Here is my controller:

  @PostMapping("/precise")
  public Resp<List<MatchedOutLineResponseDTO>> getPreciseMatchedOutLine(
  @RequestBody List<MatchedOutLineRequestDTO> request)

Here is my pojo:

@Getter
public class MatchedOutLineRequestDTO {

   private String uuid;
   private JSONObject outLineGeometry;

   public MatchedOutLineRequestDTO(String uuid, JSONObject outLineGeometry) {
     this.uuid = uuid;
     this.outLineGeometry = outLineGeometry;
   }
 }

can someone tell me the reason?

Upvotes: 1

Views: 4321

Answers (1)

Sunit Chatterjee
Sunit Chatterjee

Reputation: 322

  1. Json Serialization (Object to JSON)
    • does not requires a no-argument constructor
    • only requires accessor methods (get...) for properties you want to expose
  2. Json Deserialization (JSON to Object)
    • requires a no-argument constructor and setters because the object mapper first creates the class using the no-args constructor and then uses the setters to set the field values.

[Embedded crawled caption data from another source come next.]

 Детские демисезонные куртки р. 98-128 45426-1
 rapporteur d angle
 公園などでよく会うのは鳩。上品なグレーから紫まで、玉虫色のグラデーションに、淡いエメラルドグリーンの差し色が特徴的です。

Consider the code example below

public class Test {
    @Getter
    static class Dummy {
        private String uuid;
        private Date date;
        private JSONObject jsonObject;

        public Dummy(String uuid, Date date, JSONObject jsonObject) {
            this.uuid = uuid;
            this.date = date;
            this.jsonObject = jsonObject;
        }
    }

    public static void main(String[] args) throws JsonProcessingException {
        ObjectMapper mapper = new ObjectMapper();

        JSONObject jsonObject = new JSONObject();
        jsonObject.put("Name", "John Doe");
        jsonObject.put("Age", "Unknown");
        Dummy dummyObj = new Dummy(UUID.randomUUID().toString(), new Date(), jsonObject);

        String jsonStr = mapper.writeValueAsString(dummyObj);
        System.out.println("Serialized JSON = " + jsonStr);
    }
}

If you run this code, the only serialization error you will get is No serializer found for class org.json.JSONObject

The problem is the serialization of the JSONObject class.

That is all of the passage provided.